In encoding algorithms, there will always be mapping. Which takes a certain letter and maps that to a string of binary numbers. How do you measure how good a map is? How good a mapping is determined by the probality of the letter being sent and how long its corresponding binary string is. Assigning the longest binary strings to the most common letters will cause extremely poor performance. Instead, the most common letters should be given the shortest binary string, reducing the length. A value called the average length per symbol combines these two values to calculate a final value that is used to analyze a mapping. For each letter, multiply its binary string length by its probability of appearing and sum them all together.
But how optimal can an encoding algorithm get? When it comes to keeping the algorithm loseless, the lower bound for the “average length per symbol” is the information entropy (Shannon’s source coding theorem).

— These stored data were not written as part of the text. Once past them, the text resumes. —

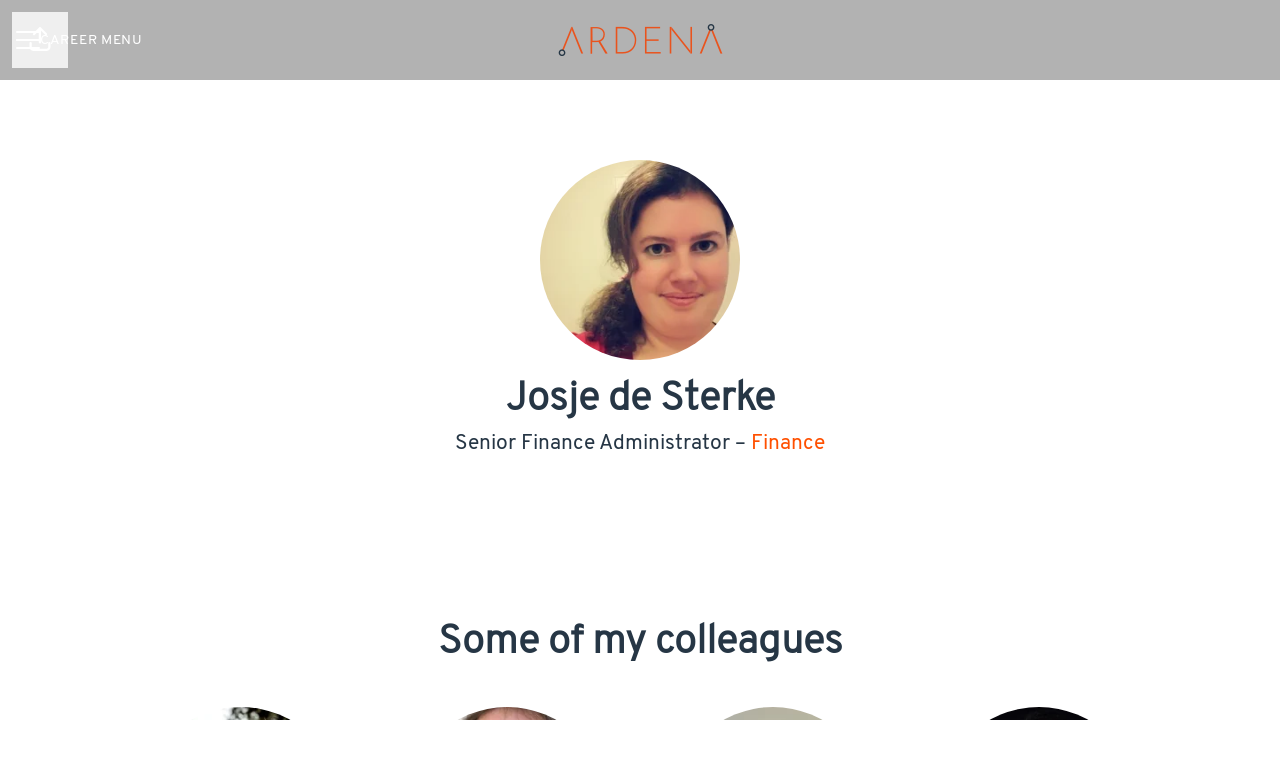

--- FILE ---
content_type: text/css
request_url: https://fonts.teamtailor-cdn.com/teamtailor-production/ardena/custom-fonts.css
body_size: -12
content:
          @font-face {
            font-family: "Overpass-Light";
            src: url("Overpass-Light.woff") format("woff");
            font-display: swap;
            font-style: normal;
            font-weight: normal;
            font-variant: normal;
          }

          @font-face {
            font-family: "Overpass-Regular";
            src: url("Overpass-Regular.woff") format("woff");
            font-display: swap;
            font-style: normal;
            font-weight: normal;
            font-variant: normal;
          }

Distributions that have an average length per symbol value equal to their entropy are called “dyadic”.
Finding Mappings:
Shannon-Fano algorithim
The Shanno-Fano algorithim was the most common algorithim for loseless compression before huffman’s code. Shannon-Fano attempts to create a mapping where the most common characters have the shortest binary strings and those who are not as common have longer strings. Shannon-Fano is best described as a tree. The algorithim works as follows:
Create a root
Using the probaility of each character appearing try to find the most even split in the characters.

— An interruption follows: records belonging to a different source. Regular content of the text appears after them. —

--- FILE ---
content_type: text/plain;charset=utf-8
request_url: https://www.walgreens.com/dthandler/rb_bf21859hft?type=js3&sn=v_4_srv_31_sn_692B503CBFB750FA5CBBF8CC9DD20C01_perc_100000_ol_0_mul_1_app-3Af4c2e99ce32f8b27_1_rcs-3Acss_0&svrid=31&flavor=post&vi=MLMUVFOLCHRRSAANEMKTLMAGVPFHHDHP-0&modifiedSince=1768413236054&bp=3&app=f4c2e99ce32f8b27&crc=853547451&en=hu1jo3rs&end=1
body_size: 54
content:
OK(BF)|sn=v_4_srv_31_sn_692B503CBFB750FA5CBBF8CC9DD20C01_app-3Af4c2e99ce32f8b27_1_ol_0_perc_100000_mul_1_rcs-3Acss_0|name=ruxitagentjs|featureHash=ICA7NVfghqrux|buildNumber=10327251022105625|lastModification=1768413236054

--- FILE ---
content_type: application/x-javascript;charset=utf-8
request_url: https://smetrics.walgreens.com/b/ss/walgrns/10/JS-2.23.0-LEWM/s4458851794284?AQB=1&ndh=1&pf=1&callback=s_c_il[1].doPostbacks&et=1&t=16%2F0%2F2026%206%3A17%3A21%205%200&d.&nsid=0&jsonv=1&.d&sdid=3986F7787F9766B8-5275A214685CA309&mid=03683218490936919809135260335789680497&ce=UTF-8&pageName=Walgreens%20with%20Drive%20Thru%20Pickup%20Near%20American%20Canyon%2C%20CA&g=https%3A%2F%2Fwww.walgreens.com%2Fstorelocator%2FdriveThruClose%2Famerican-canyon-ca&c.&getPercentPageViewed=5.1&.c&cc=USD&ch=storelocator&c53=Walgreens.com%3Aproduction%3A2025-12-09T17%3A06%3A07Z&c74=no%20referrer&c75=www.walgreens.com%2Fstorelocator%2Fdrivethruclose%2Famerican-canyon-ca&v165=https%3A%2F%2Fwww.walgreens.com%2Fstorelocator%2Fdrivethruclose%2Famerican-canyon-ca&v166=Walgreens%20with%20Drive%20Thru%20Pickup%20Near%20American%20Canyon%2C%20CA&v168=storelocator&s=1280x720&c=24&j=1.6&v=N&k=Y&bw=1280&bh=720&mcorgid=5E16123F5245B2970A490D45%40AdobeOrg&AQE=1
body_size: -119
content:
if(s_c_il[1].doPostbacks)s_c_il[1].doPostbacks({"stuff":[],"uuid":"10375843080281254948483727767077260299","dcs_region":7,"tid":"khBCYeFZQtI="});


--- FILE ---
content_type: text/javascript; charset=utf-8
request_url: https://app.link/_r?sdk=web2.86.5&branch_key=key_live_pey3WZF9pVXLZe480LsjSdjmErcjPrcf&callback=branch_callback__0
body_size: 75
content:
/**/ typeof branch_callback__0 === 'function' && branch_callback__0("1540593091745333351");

Assign a right and left child to the current root. (Go back to step 2). Until there each node only holds one character at most
The algorithim works similar to a DFS. After the first split the root is given a left and right child each with a respective group. If the group on the right child has a size greater than one then it is split based on there probalites and the right child is assigned a left child and a right child. This continues on the new nodes and the left nodes until there is only one node in each node meaning no more splits can be made.
Each edge in the tree is is also assigned a binary value either 1 or 0. If the edge is a right edge then, its a 1 and if it is a left edge then it is a 0.

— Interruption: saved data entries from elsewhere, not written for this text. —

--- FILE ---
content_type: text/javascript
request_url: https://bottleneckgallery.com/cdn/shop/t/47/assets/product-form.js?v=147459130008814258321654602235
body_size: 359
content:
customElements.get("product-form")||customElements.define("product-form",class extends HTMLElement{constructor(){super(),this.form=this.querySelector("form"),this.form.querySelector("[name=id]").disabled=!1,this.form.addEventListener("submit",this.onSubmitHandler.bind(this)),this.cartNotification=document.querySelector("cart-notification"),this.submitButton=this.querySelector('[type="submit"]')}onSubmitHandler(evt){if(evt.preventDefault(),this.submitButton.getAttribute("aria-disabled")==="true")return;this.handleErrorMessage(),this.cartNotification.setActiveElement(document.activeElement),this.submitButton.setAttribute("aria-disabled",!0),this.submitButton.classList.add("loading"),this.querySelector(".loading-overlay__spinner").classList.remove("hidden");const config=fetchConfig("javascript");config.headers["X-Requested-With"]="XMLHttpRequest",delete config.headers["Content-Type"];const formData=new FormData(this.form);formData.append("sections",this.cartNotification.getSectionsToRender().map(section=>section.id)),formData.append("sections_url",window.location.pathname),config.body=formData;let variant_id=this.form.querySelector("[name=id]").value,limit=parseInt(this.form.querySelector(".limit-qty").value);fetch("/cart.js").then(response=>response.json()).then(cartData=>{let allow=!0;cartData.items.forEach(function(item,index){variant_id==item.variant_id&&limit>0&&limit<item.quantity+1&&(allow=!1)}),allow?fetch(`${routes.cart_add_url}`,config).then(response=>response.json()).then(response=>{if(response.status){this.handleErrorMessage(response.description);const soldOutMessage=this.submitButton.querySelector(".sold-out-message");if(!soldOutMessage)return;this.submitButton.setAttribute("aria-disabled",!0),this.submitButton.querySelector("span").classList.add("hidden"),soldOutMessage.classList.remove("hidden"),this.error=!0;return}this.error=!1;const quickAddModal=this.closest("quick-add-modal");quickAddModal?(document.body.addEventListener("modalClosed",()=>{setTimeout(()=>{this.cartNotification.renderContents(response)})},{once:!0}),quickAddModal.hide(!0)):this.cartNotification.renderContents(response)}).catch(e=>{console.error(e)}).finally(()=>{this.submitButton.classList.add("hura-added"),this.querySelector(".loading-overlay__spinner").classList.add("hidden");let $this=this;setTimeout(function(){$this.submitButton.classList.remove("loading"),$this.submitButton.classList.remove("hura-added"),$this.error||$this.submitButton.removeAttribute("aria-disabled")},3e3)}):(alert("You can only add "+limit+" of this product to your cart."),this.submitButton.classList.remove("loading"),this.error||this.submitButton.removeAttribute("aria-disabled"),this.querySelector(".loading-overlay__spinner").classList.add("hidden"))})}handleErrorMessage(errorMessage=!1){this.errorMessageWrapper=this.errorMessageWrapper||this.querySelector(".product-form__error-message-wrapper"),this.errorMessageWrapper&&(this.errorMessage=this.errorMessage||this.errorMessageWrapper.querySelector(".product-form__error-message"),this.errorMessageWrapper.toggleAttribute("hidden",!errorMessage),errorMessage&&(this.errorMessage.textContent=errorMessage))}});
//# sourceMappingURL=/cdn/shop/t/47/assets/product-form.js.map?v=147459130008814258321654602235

Shannon-Fano is an extremely robust algorithim but, it doesn’t always gurantee an optimal answer. Shannon and Fano had missed a key observation that only Huffman saw.
Huffman Codes:
Huffman codes build off of Shannon-Fano’s original algorithim. Since, binary mappings are determined by the edges then, the length of a binary mappong for each characteer can be calculated by finding the depth. SInce, longer binary strings are assigned to more uncommon letters the two least common letters will always be at the bottom of the binary tree (highest depth). That node containing the two least common characters is guranteed to be in the optimal tree. The algorithim works as follows:
Create a heap with a collection of all the probailities.
Take the two least common characters and attach them both parent node. Removing there probailities from the heap in the process. Sum the probality of the its children and assign it parent. Then, put the probaility of the parent back into the heap. (Repeat this step)
In some cases even after summing the probailities the parent may still be the smallest in which case you will use it again.